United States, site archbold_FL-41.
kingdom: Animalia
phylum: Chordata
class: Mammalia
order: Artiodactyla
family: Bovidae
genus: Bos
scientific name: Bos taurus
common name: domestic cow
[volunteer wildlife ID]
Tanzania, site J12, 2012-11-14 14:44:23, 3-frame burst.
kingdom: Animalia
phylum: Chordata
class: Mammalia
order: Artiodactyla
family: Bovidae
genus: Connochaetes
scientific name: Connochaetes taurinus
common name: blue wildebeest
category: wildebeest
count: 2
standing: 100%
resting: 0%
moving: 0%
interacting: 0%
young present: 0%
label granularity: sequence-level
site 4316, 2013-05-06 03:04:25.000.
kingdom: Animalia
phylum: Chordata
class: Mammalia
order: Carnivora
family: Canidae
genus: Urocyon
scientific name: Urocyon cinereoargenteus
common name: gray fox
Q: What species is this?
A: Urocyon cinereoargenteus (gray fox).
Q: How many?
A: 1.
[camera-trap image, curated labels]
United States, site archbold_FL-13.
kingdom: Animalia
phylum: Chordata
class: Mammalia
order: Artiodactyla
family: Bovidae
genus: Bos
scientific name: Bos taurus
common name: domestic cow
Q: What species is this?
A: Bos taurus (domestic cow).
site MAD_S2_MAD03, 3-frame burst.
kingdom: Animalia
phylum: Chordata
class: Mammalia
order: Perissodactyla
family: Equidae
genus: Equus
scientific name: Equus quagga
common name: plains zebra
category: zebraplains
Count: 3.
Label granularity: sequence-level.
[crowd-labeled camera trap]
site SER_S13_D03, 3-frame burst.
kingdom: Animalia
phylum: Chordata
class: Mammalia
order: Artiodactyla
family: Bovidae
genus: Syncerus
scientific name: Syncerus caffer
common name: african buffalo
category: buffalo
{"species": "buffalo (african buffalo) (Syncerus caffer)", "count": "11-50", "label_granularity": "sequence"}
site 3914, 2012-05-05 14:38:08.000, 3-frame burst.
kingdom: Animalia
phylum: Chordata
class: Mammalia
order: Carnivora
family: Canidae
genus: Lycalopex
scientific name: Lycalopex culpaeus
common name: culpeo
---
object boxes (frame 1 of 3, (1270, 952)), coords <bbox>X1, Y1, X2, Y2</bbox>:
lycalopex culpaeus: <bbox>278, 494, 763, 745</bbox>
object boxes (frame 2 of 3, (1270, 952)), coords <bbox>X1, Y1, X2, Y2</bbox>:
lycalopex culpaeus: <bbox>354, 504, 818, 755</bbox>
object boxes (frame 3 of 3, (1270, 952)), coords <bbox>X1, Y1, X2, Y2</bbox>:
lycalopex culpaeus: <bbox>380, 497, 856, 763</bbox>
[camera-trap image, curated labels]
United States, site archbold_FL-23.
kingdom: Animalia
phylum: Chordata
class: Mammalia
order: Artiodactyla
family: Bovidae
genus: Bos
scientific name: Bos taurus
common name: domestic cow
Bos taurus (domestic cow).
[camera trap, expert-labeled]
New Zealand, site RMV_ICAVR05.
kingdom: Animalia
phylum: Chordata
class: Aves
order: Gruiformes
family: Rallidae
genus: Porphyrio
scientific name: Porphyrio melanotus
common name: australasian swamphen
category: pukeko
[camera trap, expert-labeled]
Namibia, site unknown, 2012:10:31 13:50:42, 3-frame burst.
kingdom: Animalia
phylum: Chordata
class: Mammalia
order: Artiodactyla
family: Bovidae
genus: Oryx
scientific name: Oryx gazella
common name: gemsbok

+===+

**Exercise objective:**
Lines from the beginning of the data above through the line containing "scientific name: Syncerus caffer" are to be returned exactly, and no others.

**Expected answer:**
United States, site archbold_FL-41.
kingdom: Animalia
phylum: Chordata
class: Mammalia
order: Artiodactyla
family: Bovidae
genus: Bos
scientific name: Bos taurus
common name: domestic cow
[volunteer wildlife ID]
Tanzania, site J12, 2012-11-14 14:44:23, 3-frame burst.
kingdom: Animalia
phylum: Chordata
class: Mammalia
order: Artiodactyla
family: Bovidae
genus: Connochaetes
scientific name: Connochaetes taurinus
common name: blue wildebeest
category: wildebeest
count: 2
standing: 100%
resting: 0%
moving: 0%
interacting: 0%
young present: 0%
label granularity: sequence-level
site 4316, 2013-05-06 03:04:25.000.
kingdom: Animalia
phylum: Chordata
class: Mammalia
order: Carnivora
family: Canidae
genus: Urocyon
scientific name: Urocyon cinereoargenteus
common name: gray fox
Q: What species is this?
A: Urocyon cinereoargenteus (gray fox).
Q: How many?
A: 1.
[camera-trap image, curated labels]
United States, site archbold_FL-13.
kingdom: Animalia
phylum: Chordata
class: Mammalia
order: Artiodactyla
family: Bovidae
genus: Bos
scientific name: Bos taurus
common name: domestic cow
Q: What species is this?
A: Bos taurus (domestic cow).
site MAD_S2_MAD03, 3-frame burst.
kingdom: Animalia
phylum: Chordata
class: Mammalia
order: Perissodactyla
family: Equidae
genus: Equus
scientific name: Equus quagga
common name: plains zebra
category: zebraplains
Count: 3.
Label granularity: sequence-level.
[crowd-labeled camera trap]
site SER_S13_D03, 3-frame burst.
kingdom: Animalia
phylum: Chordata
class: Mammalia
order: Artiodactyla
family: Bovidae
genus: Syncerus
scientific name: Syncerus caffer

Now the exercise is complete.